**STATED GOAL 1:** Find every line in the rows below that contains the word "scene", and copy each one. Match case exactly.

**EXTRACT PROVIDED:**

We ate and drank until we were full. Before the sun lowered, we walked the water’s edge, waves gliding over sand and feet. We stayed with the ocean until the sun dipped below the horizon, completing the day.

On our drive out of town, we saw a lone man underneath the last stoplight before Big Sur. His clothes were dark against the night, he had a dog next to him, and held a sign reading, Anything Helps.

“I want to give him our leftover picnic,” I said.

Steff smiled at me from the driver’s seat, “I was thinking the same thing.”

V

I opened the door, welcomed by crisp air, the early morning light peeking around clouds, caressing the world. Unseen doves proclaimed its beauty in trilling coos.

Oaks stretched in wild formations. Brown grasses stood defiantly against their summertime death. Deer tracks said I am not the only one who walks this trail.

The distant scent of a wood-burning stove — a reminder of recent wildfires in these mountains.

At a clearing, a covey of quail (each dressed in fancy spots, stripes and bobbling headpiece) whistled as they ran on speeding legs.

I heard a crinkling — Towhee kicking up leaves, foraging beneath them. When I approached, they flew away in unison on purring wings.

Acorn Woodpeckers squawked and chuckled, perched on tree trunks — wearing tuxedos and red caps — drilling holes, stuffing them with acorns. Their gleeful chucking like happiness on the wind. 

A thick oak tree with a large horizontal branch beckoned me off the trail. I hoisted myself up, stretched out my legs and reclined back. 

Cradled in the oak’s arm, I gazed past the canopy to the sky, I heard birds all around me. Rustling leaves, fluttering wings, squeaking, laughing, whistling, and chattering. Each voice joined in one abundant song: the forest song.

I could have lounged for hours, held by the tree, listening; yet, the forest did not sing for me. She needs no audience to hear her symphonies. She is a true artist: creating for creation’s sake. 

“Show me the way,” I whisper. “How can I create like you?”

“Close your eyes,” she says.

Moments passed. I notice subtle layers of the song. A hawk from on high. A frog in the distance. A crow passing overhead.

There’s room for every voice, contributors sing unashamed of their sound — the one they received at birth. They don’t fit into a box; they need only to be themselves. The song’s beauty is in its rich and vibrant variety. Each day, a new score, created without one thought of and audience — without doubt or self-consciousness. Each voice accepts itself exactly as it is — knowing it has a welcomed part.

VI

In the oak forest, branches and leaves formed a tapestry of life around us.

“I love oaks,” Steff said. “I love feeling them. They’re like dinosaurs.”

I agreed. “There’s something regal about them. It’s not just the wild branches or droopy moss. There’s an essence –“

“They’re energetically dense. That’s why people burn it. I imagine when they’re alive, there’s a strong, energetic field around them. We might not be able to see it, but we can feel it. Like a vortex, all the oaks together in clusters,” Steff said. Our footsteps filled the momentary silence. She stopped and looked at the canopy. “Art can be just like the forest — it can connect you to the divine. Endless and open. That’s when you transcend.”

**STATED GOAL 2:** Please pick up the oak forest essay above from its final line and continue it.

Rows of spatial question data
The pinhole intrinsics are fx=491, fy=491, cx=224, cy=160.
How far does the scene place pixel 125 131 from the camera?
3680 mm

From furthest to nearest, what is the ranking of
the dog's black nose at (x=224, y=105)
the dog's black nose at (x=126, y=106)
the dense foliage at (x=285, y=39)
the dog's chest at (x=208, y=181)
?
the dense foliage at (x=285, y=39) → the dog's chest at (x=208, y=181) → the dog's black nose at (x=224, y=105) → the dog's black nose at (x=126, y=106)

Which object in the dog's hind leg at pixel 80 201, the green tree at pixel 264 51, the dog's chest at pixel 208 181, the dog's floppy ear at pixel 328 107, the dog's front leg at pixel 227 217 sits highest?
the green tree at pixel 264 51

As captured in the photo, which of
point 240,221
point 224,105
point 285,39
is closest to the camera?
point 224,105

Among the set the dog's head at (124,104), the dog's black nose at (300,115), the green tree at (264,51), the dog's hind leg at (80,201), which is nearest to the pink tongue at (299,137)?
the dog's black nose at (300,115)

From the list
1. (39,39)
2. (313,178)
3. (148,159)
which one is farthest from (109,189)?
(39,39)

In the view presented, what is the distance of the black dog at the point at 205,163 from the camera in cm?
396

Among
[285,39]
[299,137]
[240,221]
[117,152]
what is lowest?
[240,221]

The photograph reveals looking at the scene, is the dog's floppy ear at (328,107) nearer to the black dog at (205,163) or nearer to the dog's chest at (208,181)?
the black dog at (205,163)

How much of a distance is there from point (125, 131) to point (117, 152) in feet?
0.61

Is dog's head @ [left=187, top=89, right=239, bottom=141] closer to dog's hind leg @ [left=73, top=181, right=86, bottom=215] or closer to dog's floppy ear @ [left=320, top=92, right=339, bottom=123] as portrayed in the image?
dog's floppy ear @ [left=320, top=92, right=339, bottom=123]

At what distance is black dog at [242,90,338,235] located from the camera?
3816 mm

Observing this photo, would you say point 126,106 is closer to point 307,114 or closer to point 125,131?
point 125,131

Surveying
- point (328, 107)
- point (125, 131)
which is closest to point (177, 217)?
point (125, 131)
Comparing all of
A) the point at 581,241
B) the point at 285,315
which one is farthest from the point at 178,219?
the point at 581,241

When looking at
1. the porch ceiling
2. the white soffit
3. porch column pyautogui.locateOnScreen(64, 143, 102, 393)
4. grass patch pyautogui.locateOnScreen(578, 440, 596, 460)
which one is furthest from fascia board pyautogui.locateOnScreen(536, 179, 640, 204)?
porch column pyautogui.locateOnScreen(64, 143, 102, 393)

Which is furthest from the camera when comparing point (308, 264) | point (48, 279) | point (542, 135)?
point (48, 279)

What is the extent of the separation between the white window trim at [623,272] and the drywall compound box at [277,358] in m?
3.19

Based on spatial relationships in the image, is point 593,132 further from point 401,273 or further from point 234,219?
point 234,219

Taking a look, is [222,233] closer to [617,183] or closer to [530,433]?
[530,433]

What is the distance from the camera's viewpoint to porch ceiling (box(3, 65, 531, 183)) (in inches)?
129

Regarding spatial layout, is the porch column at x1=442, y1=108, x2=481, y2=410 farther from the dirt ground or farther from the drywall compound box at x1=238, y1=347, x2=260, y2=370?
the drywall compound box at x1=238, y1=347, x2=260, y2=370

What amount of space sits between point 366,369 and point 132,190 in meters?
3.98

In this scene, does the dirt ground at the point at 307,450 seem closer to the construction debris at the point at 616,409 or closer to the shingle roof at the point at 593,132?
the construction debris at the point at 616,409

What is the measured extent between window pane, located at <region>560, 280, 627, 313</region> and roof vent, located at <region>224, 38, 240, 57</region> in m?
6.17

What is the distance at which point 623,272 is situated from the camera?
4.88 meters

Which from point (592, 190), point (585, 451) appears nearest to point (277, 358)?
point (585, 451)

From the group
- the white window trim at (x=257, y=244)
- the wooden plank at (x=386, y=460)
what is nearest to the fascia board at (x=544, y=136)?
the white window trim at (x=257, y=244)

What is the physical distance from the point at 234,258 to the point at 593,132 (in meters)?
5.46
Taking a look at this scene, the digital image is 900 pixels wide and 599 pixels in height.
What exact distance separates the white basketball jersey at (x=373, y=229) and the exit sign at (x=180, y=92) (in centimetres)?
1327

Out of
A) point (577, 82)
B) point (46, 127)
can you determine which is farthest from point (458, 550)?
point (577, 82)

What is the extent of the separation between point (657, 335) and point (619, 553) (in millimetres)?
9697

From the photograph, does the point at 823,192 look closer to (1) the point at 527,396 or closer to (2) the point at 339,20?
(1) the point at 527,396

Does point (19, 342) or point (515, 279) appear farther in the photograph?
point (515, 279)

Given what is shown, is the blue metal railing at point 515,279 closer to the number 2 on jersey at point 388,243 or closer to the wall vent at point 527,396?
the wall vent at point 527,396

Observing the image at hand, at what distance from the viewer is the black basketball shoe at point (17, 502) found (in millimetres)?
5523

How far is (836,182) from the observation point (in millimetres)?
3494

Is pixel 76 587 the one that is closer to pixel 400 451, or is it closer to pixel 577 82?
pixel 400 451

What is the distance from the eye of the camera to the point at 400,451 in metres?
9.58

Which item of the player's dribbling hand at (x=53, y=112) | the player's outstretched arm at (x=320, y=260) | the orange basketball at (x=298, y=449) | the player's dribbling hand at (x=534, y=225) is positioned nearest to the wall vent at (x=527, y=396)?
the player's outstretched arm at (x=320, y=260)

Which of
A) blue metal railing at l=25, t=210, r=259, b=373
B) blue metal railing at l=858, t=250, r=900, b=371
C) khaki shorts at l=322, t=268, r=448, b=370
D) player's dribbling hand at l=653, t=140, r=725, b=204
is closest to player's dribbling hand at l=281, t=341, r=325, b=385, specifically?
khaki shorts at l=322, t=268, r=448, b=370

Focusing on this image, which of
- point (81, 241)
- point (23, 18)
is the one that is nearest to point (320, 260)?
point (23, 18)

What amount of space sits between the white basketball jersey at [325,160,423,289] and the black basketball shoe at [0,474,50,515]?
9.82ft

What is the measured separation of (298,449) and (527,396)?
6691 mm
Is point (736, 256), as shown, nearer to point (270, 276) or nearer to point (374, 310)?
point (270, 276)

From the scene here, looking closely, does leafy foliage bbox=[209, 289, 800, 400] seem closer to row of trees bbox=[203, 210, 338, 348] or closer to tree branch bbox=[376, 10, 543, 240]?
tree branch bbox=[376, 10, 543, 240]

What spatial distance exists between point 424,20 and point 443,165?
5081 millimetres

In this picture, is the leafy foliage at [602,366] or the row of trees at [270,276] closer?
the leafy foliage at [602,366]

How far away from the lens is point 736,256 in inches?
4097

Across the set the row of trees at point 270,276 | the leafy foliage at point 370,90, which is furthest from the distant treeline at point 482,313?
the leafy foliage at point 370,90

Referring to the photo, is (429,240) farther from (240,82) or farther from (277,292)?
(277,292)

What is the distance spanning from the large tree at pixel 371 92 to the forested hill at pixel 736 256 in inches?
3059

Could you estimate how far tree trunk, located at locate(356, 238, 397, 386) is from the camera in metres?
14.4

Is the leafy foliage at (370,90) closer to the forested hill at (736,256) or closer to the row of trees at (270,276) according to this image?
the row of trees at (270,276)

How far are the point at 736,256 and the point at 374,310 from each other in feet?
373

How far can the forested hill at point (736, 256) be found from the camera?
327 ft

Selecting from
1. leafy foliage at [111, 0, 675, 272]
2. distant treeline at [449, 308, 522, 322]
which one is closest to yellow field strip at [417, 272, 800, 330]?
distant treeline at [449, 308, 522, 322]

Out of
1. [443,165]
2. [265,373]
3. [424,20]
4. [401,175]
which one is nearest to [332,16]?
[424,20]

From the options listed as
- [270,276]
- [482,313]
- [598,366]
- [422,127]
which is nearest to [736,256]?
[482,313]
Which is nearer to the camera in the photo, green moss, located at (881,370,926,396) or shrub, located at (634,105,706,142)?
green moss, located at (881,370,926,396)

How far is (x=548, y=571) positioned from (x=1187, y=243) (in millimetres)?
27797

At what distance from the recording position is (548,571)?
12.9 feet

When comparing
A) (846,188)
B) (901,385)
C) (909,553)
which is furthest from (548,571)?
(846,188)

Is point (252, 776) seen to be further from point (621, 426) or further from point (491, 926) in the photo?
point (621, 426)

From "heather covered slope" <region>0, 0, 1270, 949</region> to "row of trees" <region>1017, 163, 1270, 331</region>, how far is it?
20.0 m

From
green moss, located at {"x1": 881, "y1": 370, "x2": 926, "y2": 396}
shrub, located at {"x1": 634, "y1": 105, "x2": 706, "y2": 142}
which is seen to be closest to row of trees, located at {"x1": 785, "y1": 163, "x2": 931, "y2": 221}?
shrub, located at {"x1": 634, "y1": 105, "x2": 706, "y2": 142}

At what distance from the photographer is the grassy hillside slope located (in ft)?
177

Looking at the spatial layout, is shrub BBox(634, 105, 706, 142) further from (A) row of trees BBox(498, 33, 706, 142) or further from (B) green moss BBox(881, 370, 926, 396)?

**EXPECTED ANSWER 1:**
How far does the scene place pixel 125 131 from the camera?
The photograph reveals looking at the scene, is the dog's floppy ear at (328,107) nearer to the black dog at (205,163) or nearer to the dog's chest at (208,181)?
In this scene, does the dirt ground at the point at 307,450 seem closer to the construction debris at the point at 616,409 or closer to the shingle roof at the point at 593,132?
Taking a look at this scene, the digital image is 900 pixels wide and 599 pixels in height.
From the scene here, looking closely, does leafy foliage bbox=[209, 289, 800, 400] seem closer to row of trees bbox=[203, 210, 338, 348] or closer to tree branch bbox=[376, 10, 543, 240]?

**EXPECTED ANSWER 2:**
I closed my eyes and breathed deeply. “Do you hear the call of the forest?”

“The unspoken truth,” she said. “Its what we all search for. I moved out here because I can’t live without it.”

“Here, there is no-self,” I opened my eyes.

“You embody — that sense of nothingness. Nothing, but everything.”

“That everything is made of non-self elements, ” I said.

We continued walking, the sun and trees created irregular, glowing shapes on the forest floor.

“You get into the forest,” Steff said, “you look around — and you feel small, your life feels small — smaller than it’s ever felt. You let your problems go because there’s nothing to interrupt the state of well-being; you get to be alive with beauty and more life than you ever thought possible. Maybe you see some pretty mushrooms that look like turkey tails. And then you’re looking at it and you think about the mushroom’s network and realize everything is connected. You’re supposed to be there. You’re not supposed to be stuck in traffic or worrying about stupid shit.”

“When you slow down in the forest, you dissolve into it. Living presence.”

“It’s magical,” Steff said. “People gotta slow the fuck down.”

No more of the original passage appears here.